Kumarbaz Erol ile Erksan’ın Boyacı Halil’i tam manasıyla bir zıtlık halinde buluşuyorlar. Bu zıtlığın yaşam alışkanlıklarından, motivasyonlarına ve büyük şehrin karakterleri üzerindeki etkilerine değin birçok temelden beslendiği görülmekte. Erol’un İstanbul’a göçü sancılı. Paralı bir eşrafın bulunduğu her yerde asalak yaşantısını sürdürebilir Erol fakat İstanbul’a tabiri caizse sürülüyor ve sürgününe katacak bir anlam arıyor. Erol’a “seni yeneceğim İstanbul” iddiasını yakıştırmak mümkün. Erol İstanbul’a “kazanmaya” geliyor. Ekmeğini gayriahlaki yollardan kazanan biri için İstanbul, salt ekmeğin kazanılacağı yer olamaz. Bu bakımdan onun göçünü “taşı toprağı altın” şiarıyla çıkılan İstanbul seferlerine benzetemeyiz. Erol hayata tutunmanın, sınıf atlamanın yanısıra değişmek, yuva kurmak istiyor, serseriliğe son verip durulmak istiyor. Baştan çıkmaktan ziyade yola gelme amacı güdüyor. Boyacı Halil’e baktığımızdaysa sınıfsal pozisyonundan ötürü kendi yağında kavruluşunu ve dolaylı olarak “İstanbul’a yenilmeyeceğim” duruşunu görebiliyoruz. Halil’in İstanbul’u yavaş, manzaralı, bulutlu; Müteahhit Erol’un hızlı ve betona gömülü. Yine Halil savunma, Erol saldırı halinde. Erol’un mazaret dinlemeye ayıracak vakti, sınır tanımaya niyeti yok. Bu noktada Halil’in Adalar’da yaşadığını belirtmek gerek. Halil, Meral’in (Sema Özcan) portresine de çalıştığı bir köşkte görüp aşık oluyor. Eski İstanbul’un değerlerini temsil ediyor Halil, resme tutkusunu da bir tür muhafazakarlık ile savunuyor. Resmin aynı kalacağından, kendisine hep şefkatle bakacağından emin. Oysa İstanbul Erol’un suretinde değişmektedir aynı yıllarda ve ister istemez bir ayrışma yaşanmaktadır. Halil İstanbul’un güzelliğine vurgundur, Erol ise bu güzelliği kendini ispatlama kaygısı ve “atılım” retoriğine uygun manevralar ile mahvetmek arzusundadır. Halil ve Erol’un sevgiyi değerlendirişinde mesleklerinin payını atlayamayız. İç dekorasyon ve boya işleriyle uğraşan Halil zanaatının bir doruğu biçiminde algılıyor Meral’in resmini. Erol’a göre Hülya, kazancın bir tezahürü… Halil soyutun, Erol somutun peşinde.

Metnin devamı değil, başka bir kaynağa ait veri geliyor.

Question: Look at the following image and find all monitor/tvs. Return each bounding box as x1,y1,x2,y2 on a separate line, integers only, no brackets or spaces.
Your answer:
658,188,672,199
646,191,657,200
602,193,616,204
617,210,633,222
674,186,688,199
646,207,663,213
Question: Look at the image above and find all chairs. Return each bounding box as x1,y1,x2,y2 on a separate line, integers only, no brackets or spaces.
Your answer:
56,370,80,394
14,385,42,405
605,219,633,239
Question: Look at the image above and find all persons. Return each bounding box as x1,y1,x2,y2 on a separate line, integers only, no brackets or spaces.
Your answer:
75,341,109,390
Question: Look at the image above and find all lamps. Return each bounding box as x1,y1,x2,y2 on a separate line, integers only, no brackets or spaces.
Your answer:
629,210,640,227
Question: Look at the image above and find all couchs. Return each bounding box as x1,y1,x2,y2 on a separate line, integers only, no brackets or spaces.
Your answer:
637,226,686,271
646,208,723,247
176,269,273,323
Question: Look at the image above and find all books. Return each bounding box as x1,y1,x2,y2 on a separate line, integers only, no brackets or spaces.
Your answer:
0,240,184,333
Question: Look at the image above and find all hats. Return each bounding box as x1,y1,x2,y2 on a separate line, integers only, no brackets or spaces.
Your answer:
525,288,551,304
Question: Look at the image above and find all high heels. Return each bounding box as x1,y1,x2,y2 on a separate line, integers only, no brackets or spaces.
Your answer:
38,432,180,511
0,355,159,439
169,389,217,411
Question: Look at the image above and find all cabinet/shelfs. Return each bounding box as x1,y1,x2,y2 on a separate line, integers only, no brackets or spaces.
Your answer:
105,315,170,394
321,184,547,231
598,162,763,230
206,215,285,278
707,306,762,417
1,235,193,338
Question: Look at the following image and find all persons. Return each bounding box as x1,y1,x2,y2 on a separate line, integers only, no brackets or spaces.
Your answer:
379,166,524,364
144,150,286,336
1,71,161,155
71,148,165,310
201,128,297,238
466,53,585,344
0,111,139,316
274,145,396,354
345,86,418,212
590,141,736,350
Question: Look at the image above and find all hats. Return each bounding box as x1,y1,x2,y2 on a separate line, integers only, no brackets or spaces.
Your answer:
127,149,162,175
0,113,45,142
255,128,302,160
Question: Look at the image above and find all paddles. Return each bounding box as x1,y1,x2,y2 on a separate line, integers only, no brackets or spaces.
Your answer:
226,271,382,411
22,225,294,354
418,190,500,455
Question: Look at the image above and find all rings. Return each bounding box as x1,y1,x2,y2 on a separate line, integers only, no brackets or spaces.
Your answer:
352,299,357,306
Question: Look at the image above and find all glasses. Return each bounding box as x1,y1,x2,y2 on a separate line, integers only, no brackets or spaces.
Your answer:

Bir parantez de Erol ve Halil’in, sevdikleri kadınların babalarıyla kurduğu ilişkiye açabiliriz. Erol’un kayınpederi Hulusi’yi oyuna getirerek Hülya ile evlendiğini söylemiştik. Buna karşılık Halil’in, müstakbel kayınpederinin iş yerinde beraber volta attıkları sahneyi görüyoruz. İnsanı sindirecek bir ikna turu… Kayınpeder yürüyüş esnasında temkinli bir tavır sergiliyor ve öğütler sıralıyor. Klasik bir baba olmadığını, kızının mutluluğunu esirgediğini söylerken Halil’i uyarmaktan geri durmuyor. Davulun dengi dengine çalacağını bir biçimde duyuruyor. Babaların da karakterleri çatışıyor. Meral’in babası geleneğin sürdürücüsü; ifadelerinden hareketle belki “klasik bir baba” sayılmaz ama sınıfsal aidiyetleri göz ardı etmiyor. Hülya’nın babası ise her ne kadar “ben kızını satan babalardan değilim” dese bile Erol’un hırsına yanıt verebiliyor, onun dilinden konuşuyor; o da saldırgan ve gelişimci bir ruhtan nasiplenmiş, pervasız davranıyor, duracağı yeri bilmiyor.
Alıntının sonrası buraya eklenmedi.